2. Consolidation & Controversy:

  • Bond Acquisition: FIS acquired Bond, indicating industry consolidation amidst changing market dynamics.
  • Maza's Misleading Practices: a16z, Unit, and Blue Ridge-backed Maza faced criticism for targeting undocumented immigrants with misleading claims, raising concerns about ethical practices within BaaS.
  • Stripe & Celtic's Embarrassment: The unauthorized launch of the "no KYC" crypto card Laso without their approval raised questions about their control over their partnerships and compliance procedures.

3. BaaS Dependence Backfires:

  • Lineage's Fall: Lineage's reliance on BaaS deposits led to financial instability and ultimately, a hostile takeover by its shareholders, highlighting the potential risks of overdependence on external funding sources.

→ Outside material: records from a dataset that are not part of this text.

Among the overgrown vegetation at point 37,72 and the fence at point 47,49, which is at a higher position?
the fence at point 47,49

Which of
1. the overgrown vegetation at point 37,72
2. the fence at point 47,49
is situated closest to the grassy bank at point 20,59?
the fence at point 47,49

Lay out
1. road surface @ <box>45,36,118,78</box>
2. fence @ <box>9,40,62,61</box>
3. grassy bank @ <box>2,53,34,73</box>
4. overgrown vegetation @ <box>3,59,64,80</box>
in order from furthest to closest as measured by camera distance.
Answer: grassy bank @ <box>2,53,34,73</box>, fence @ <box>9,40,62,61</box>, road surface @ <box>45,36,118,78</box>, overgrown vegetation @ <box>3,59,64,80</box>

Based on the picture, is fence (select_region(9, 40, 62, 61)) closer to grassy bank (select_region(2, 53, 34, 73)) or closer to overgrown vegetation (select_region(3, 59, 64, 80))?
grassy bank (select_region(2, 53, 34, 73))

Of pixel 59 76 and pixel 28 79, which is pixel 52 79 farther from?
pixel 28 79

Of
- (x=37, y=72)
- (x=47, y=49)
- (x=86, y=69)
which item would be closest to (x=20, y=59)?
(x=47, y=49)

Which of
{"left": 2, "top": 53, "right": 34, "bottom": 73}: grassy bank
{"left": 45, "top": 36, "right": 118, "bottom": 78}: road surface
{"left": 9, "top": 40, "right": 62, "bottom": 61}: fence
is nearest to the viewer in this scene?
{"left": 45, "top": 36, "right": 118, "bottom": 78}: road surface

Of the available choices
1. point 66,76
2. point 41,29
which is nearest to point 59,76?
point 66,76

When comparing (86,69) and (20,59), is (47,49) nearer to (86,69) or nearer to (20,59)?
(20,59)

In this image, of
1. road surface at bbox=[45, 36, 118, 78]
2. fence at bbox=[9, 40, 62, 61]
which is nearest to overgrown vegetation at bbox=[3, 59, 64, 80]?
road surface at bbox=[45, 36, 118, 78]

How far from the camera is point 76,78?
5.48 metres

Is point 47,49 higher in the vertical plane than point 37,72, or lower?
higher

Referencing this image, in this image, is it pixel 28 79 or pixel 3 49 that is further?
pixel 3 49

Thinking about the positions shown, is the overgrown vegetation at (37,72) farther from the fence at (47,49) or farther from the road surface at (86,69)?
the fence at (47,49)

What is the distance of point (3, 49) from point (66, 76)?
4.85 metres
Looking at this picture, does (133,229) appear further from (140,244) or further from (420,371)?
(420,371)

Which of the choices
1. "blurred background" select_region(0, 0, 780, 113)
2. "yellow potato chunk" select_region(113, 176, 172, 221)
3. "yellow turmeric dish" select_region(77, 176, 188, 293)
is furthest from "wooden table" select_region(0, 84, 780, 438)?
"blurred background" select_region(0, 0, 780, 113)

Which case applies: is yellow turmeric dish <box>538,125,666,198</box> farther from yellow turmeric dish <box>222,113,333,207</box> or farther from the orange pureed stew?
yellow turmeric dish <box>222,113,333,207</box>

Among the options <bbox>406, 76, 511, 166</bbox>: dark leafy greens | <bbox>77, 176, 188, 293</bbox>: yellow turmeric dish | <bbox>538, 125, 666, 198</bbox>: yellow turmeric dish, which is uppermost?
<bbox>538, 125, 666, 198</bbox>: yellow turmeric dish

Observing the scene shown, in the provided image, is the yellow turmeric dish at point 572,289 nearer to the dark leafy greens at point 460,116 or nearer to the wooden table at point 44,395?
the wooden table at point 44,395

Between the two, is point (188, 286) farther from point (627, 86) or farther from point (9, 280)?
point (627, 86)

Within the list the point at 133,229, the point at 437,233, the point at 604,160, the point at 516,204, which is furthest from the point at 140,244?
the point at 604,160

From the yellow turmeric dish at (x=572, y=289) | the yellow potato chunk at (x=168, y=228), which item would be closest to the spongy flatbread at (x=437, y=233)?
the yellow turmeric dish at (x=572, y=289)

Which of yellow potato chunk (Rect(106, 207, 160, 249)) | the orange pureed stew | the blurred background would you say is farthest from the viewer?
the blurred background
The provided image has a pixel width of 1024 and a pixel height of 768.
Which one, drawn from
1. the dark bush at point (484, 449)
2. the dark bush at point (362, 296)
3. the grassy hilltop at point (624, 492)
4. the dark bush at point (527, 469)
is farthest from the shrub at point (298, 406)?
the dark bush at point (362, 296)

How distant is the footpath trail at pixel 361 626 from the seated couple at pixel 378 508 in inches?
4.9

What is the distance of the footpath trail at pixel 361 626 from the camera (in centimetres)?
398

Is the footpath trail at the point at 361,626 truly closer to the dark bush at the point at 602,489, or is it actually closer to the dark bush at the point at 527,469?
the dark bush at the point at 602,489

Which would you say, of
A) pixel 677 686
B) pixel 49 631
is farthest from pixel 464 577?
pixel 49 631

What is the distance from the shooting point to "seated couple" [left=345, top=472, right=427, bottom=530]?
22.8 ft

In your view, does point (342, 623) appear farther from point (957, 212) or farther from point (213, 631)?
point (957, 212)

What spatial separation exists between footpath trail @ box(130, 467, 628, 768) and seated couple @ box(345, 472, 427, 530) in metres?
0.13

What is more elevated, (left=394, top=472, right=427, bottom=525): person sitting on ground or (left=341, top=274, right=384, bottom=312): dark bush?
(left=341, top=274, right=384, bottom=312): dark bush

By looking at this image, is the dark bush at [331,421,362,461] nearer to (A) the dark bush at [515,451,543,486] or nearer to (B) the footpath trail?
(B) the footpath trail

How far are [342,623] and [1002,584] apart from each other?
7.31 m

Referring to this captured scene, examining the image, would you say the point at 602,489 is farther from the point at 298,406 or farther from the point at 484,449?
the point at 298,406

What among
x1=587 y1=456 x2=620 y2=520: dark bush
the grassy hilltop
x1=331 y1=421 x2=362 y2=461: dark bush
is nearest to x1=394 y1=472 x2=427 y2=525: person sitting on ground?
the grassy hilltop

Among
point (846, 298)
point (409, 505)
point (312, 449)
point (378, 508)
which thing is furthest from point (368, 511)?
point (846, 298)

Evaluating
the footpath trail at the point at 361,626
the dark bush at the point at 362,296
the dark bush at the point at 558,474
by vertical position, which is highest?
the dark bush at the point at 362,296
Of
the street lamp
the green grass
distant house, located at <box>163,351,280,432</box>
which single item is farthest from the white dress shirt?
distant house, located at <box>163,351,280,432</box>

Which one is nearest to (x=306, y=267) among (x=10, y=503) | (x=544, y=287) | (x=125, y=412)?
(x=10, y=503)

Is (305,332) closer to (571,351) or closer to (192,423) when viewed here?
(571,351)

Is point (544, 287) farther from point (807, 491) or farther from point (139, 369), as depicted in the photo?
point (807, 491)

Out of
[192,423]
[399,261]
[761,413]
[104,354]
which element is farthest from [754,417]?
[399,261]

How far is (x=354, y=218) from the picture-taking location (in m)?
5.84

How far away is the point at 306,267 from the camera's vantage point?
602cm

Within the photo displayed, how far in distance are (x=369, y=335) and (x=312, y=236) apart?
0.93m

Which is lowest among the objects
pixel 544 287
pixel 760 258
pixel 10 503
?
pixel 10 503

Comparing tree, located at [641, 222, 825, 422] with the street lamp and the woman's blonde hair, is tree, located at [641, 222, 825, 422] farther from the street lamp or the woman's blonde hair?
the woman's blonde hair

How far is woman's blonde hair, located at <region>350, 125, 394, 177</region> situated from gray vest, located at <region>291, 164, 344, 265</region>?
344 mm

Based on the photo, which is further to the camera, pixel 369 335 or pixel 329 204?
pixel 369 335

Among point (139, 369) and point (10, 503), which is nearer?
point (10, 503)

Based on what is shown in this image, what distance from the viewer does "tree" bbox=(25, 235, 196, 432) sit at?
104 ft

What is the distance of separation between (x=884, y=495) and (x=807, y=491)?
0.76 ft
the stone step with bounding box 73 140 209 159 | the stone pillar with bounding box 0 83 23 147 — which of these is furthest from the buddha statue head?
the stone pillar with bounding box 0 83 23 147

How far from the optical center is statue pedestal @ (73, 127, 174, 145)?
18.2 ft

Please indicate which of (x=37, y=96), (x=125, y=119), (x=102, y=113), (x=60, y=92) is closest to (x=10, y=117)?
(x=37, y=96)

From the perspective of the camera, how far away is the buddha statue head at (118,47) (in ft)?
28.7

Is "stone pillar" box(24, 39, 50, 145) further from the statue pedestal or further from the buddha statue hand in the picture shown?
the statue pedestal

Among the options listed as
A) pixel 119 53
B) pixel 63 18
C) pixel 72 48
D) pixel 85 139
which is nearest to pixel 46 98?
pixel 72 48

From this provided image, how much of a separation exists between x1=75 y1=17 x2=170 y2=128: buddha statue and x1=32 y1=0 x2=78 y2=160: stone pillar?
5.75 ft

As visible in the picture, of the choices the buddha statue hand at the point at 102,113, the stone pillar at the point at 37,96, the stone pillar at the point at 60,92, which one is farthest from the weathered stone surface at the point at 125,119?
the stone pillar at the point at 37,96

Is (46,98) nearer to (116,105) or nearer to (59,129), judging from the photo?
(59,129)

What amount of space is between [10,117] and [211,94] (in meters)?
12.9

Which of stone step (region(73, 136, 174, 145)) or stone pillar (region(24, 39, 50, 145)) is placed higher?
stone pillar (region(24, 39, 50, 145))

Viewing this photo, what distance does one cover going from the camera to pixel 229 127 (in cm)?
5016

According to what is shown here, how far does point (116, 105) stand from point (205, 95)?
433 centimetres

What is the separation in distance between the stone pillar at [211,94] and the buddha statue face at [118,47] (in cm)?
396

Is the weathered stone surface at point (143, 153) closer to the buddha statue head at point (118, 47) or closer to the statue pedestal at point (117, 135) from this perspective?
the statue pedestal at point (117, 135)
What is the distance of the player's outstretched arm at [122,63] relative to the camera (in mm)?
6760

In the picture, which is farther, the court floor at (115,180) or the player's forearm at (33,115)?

Overall, these events suggest a growing landscape of challenges for BaaS providers, including:

  • Increased regulatory scrutiny: Regulators are tightening their grip on BaaS platforms, demanding stricter compliance and due diligence practices.
  • Reputational risks: Misleading practices and compliance failures can damage the reputation of BaaS providers and their partners.
  • Financial instability: Overdependence on external funding sources can expose BaaS platforms to financial risks and potential hostile takeovers.

Additionally, the deterioration of the Goldman-Apple relationship underscores the complexities and uncertainties surrounding tech giants' entry into the financial services space.

 Then we also have these other events:

2023 OCC hired a con artist as its first-ever Chief Fintech Officer. How did he pass background? 


The BaaS platform Solid faked its revenue number to raise a Series B and is being sued by its investors. Liars.

Synapse and Evolve are arguing over who's responsible for some $13 million in missing customer funds.???

Metropolitan Commercial Bank got a consent order for partnering with Movocash, which fraudsters used to steal millions in COVID-era relief funds

Blue Ridge, operating under a BaaS-related consent order from 2022, announced it would seek to raise fresh capital as it reduces its exposure to fintech

Mercury filed suit against one-time partner Synapse, in an effort to recoup $30 million Mercury claims it is owed & describing Synapse as in "financial freefall."


In the Wild West of olde' times it was the hardware store that sold shovels not the digger who made money.